_Records supplied_.

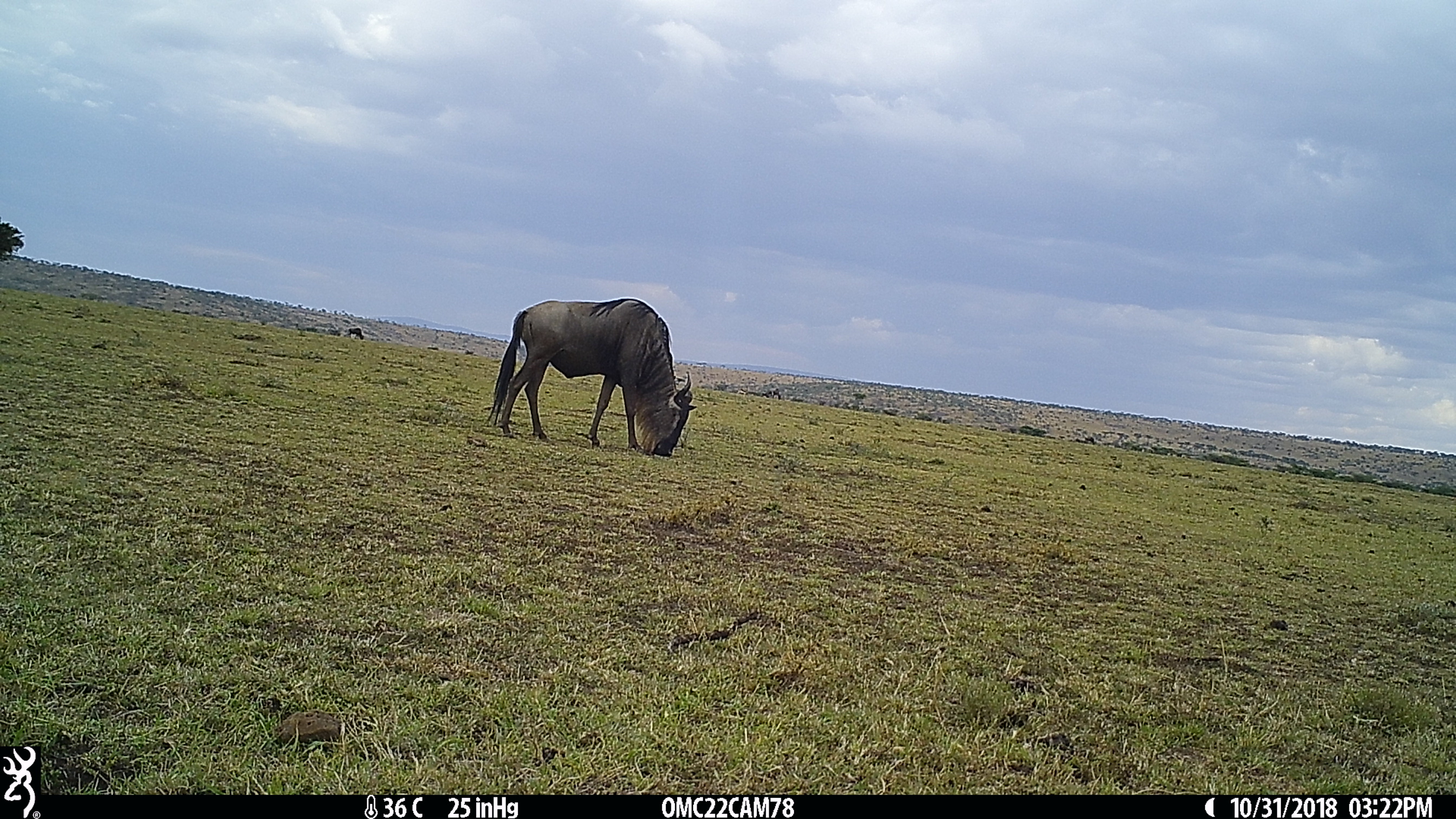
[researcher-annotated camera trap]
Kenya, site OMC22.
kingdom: Animalia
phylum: Chordata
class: Mammalia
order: Artiodactyla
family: Bovidae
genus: Connochaetes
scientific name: Connochaetes taurinus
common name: blue wildebeest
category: wildebeest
Wildebeest (blue wildebeest) (Connochaetes taurinus).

_What needs to be done_.
Print, exactly as they appear above, the lines running from the one with "Kenya, site OMC22." through the final line.

_Exercise response_.
Kenya, site OMC22.
kingdom: Animalia
phylum: Chordata
class: Mammalia
order: Artiodactyla
family: Bovidae
genus: Connochaetes
scientific name: Connochaetes taurinus
common name: blue wildebeest
category: wildebeest
Wildebeest (blue wildebeest) (Connochaetes taurinus).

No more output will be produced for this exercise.